NIC Senior Principal Lana Peck provided an overview of demand trends. Here are a few key points:
- The overall occupancy rate for seniors housing (assisted living and independent living) in the second quarter of 2019 in the top 31 primary markets was 87.8 percent, the lowest since 2011. Independent living was five points higher (90.2%) than assisted living (85.1%).
- Second quarter occupancy in local markets varies widely from the highest, San Jose (95.7%), to the lowest, Houston (81.1%). Rent growth also varies, but hovers around 3%.
- Absorption of new inventory is ramping up while new construction, especially of assisted living, appears to be slowing.
(NIC third quarter 2019 data show similar trends.)
What’s Ahead?
Peck previewed new research on demand trends which was detailed in NIC’s October Insider newsletter.
Looking at age 80-plus households, factoring in a penetration rate of 18%, the study projects that an additional 881,000 units of seniors housing inventory will be needed between 2019 and 2030. But, Peck noted, the demand hits at different times.

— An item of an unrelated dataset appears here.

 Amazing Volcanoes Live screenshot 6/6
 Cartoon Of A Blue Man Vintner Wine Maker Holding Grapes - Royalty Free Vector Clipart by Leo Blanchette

Fewer units will be needed in the near future than were produced in 2018. The most units will be needed between 2030 and 2040 (105,000 units annually).
Panelist Gleb Nechayve provided insights on market selection. He is senior vice president, head of research and chief economist, Berkshire Residential Investments, Boston. He argued that it’s not if market selection matters, but how it matters.
Unlike other commercial real estate asset classes, seniors housing lacks some fundamental research on market selection and property performance. “Understanding differences in risk-adjusted returns across markets is critical to market selection,” said Nechayve.
Based on NCREIF and NIC MAP data, Nechayve made some observations:
- Markets with high occupancy tend to have higher rent growth.
- Higher demand usually accompanies higher supply growth.
- Markets with supply constraints tend to have higher occupancies.
- A concentration of wealthy seniors and adult children, also with a high level of education, contributes to positive property performance.
Blue Moon’s Barlow addressed consumer trends that influence demand today and going forward. She noted that baby boomers, especially adult daughters, are already impacting their parents’ housing decisions. Healthcare integration is important, especially for families who live far apart. Creating a sense of community is a way to differentiate a property.
As an example, she cited a Blue Moon financed project in Denver. The new property will sit at the center of the city’s Jewish community, providing housing options for elders in the area. “The developer is building something that is an asset to the whole community,” said Barlow.
Where would the panelists buy land for a new senior living development?
In the near term, panelist Nechayve said the best spots are those similar to the ones already succeeding, places with a well-educated population with high incomes. “That’s where to concentrate,” he said. But he cautioned that future demand will likely come from elsewhere.
Peck noted, “We could see something very different in 10 years.” While demand will increase, much of it will likely come from middle-income seniors. NIC recently released the results of a study, “The Forgotten Middle.” It details the growing need of this group for moderately-priced housing options.
Another demand factor to watch is building obsolescence. Seventy percent of the seniors housing stock is 20 years old or older, said Nechayve. “There’s tremendous opportunity for new development to replace those properties in major markets.”
Peck noted that the “sweet spot” for building occupancy is in the 10-17 year age range. That’s when operators have mastered efficiencies and have learned how to maintain resident satisfaction. “The communities are institutions in their neighborhoods,” she said.
Barlow remarked that Blue Moon capitalized three older assets last year and they’re among the best performing properties in the portfolio. “It’s what goes on inside the four walls that counts,” said Barlow. “The properties are known in the community as the best place to live.”